§ **Written instruction**
Lay out every line of the entries below as one numbered list, skipping blank lines and leaving out the pictures.

§ **Record extracts**

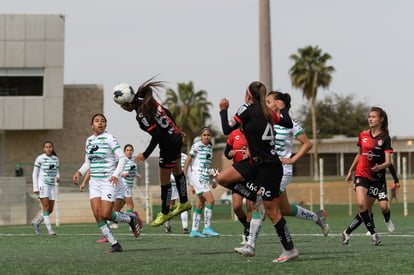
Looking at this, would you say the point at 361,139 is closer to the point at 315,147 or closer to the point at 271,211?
the point at 271,211

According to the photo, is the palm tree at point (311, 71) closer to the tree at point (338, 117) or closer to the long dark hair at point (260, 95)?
the tree at point (338, 117)

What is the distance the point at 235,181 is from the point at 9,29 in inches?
1811

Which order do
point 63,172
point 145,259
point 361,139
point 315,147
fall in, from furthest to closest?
1. point 315,147
2. point 63,172
3. point 361,139
4. point 145,259

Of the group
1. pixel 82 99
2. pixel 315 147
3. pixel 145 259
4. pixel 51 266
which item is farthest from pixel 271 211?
pixel 315 147

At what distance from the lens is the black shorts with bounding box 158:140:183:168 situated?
12.4m

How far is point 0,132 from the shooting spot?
5538cm

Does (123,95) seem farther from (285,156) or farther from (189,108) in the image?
(189,108)

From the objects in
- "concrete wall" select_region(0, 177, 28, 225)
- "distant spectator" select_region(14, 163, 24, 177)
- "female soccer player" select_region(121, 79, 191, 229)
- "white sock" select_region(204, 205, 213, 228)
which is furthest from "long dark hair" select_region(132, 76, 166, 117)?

§ **Written response**
1. Looking at this, would you say the point at 361,139 is closer to the point at 315,147 or closer to the point at 271,211?
2. the point at 271,211
3. According to the photo, is the palm tree at point (311, 71) closer to the tree at point (338, 117) or closer to the long dark hair at point (260, 95)?
4. the tree at point (338, 117)
5. What is the distance the point at 235,181 is from the point at 9,29 in inches?
6. 1811
7. Which order do
8. point 63,172
9. point 145,259
10. point 361,139
11. point 315,147
12. fall in, from furthest to closest?
13. 1. point 315,147
14. 2. point 63,172
15. 3. point 361,139
16. 4. point 145,259
17. Of the group
18. 1. pixel 82 99
19. 2. pixel 315 147
20. 3. pixel 145 259
21. 4. pixel 51 266
22. which item is farthest from pixel 271 211?
23. pixel 315 147
24. At what distance from the lens is the black shorts with bounding box 158:140:183:168 situated?
25. 12.4m
26. How far is point 0,132 from the shooting spot?
27. 5538cm
28. Does (123,95) seem farther from (285,156) or farther from (189,108) in the image?
29. (189,108)
30. From the objects in
31. - "concrete wall" select_region(0, 177, 28, 225)
32. - "distant spectator" select_region(14, 163, 24, 177)
33. - "female soccer player" select_region(121, 79, 191, 229)
34. - "white sock" select_region(204, 205, 213, 228)
35. which is furthest from "long dark hair" select_region(132, 76, 166, 117)?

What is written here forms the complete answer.